Hamsters to the Rescue. By Ellen Stoll Walsh. Harcourt. $16.
The Great Fuzz Frenzy. By Janet Stevens and Susan Stevens Crummel. Illustrated by Janet Stevens. Harcourt. $17.
Kids ages 3-7 are big fans of all things fuzzy, from carpet fuzz to fuzzy stuffed animals to fuzzy real animals. There is lots of fuzzy and funny stuff in these two books, in which adorably fuzzy critters have adventures with feathers and…well…fuzz.
The feather adventure is Hamsters to the Rescue, which features adorably fuzzy Henry and Pell racing pell-mell (or pell-henry) to help a seagull who appears to be losing the feathers he needs to fly. The helpful hamsters find it not as easy as they thought to recover a missing feather: They catch it, then they lose it, then they find out that seagulls eat certain small creatures, then the feather gets damaged, then they come face to face (or face to beak) with the seagull, and THEN…well, the seagull certainly doesn’t want to eat Henry and Pell, and in fact makes them a gift of some additional feathers so they can play seagull games instead of being plain earthbound hamsters. Everything works out happily – and Ellen Stoll Walsh includes a search-for-the-shells game at the end that will encourage kids to go through the book again.

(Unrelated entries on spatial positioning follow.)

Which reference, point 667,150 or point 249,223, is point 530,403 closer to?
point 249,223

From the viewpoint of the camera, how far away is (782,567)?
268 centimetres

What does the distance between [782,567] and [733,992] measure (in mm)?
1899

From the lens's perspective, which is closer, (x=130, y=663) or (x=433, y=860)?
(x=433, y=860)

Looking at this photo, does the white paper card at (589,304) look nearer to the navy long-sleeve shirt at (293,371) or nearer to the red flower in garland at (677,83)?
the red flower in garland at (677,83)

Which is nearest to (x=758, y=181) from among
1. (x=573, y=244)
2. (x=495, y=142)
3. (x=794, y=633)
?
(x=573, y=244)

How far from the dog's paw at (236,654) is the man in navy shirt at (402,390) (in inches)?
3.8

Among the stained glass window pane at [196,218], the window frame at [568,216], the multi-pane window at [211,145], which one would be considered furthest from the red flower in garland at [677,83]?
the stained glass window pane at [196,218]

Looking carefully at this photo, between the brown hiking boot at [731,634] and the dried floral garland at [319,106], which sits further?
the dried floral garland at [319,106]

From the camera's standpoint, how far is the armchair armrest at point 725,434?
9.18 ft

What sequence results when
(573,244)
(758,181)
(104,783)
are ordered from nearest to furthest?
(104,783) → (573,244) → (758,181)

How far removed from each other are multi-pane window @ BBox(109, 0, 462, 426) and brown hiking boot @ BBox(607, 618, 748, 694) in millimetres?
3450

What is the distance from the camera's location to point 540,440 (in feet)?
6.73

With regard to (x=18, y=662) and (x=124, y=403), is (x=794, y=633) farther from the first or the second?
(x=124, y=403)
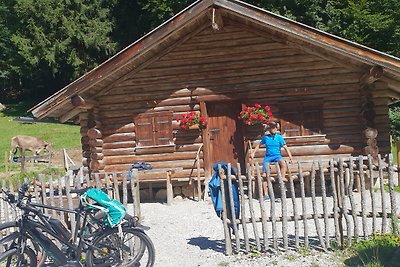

Everything turns out well in The Great Fuzz Frenzy, too, but this is a more complex book with more plot twists and a distinct moral. The book is based loosely – very loosely – on fact: Janet Stevens’ dog once dropped a tennis ball into a prairie-dog hole. That got Stevens and her sister, Susan Stevens Crummel, wondering how prairie dogs might react to this big round fuzzy thing in their midst…and The Great Fuzz Frenzy was born, complete with foldout pages showing the ball going deeper and deeper into the prairie dogs’ burrow. The story unfolds as a morality tale, involving little but brave Pip Squeak, big and loud-mouthed and mean Big Bark, and lots of prairie dogs determined to decorate themselves in stylish tennis-ball fuzz. The ball, of course, ends up fuzzless – but that’s not the end of the story, which takes a turn in a dangerous direction as Big Bark takes the fuzz from all the sleeping prairie dogs, bedecks himself with it, and as a result catches the eye of a passing eagle. He gets away, though, and the whole colony learns a lesson, and Big Bark’s big bark is put to good use. The eagle in a tennis-ball-fuzz wig is but one of the delightful illustrations that help bring this charming tale to enthusiastically fuzzy life.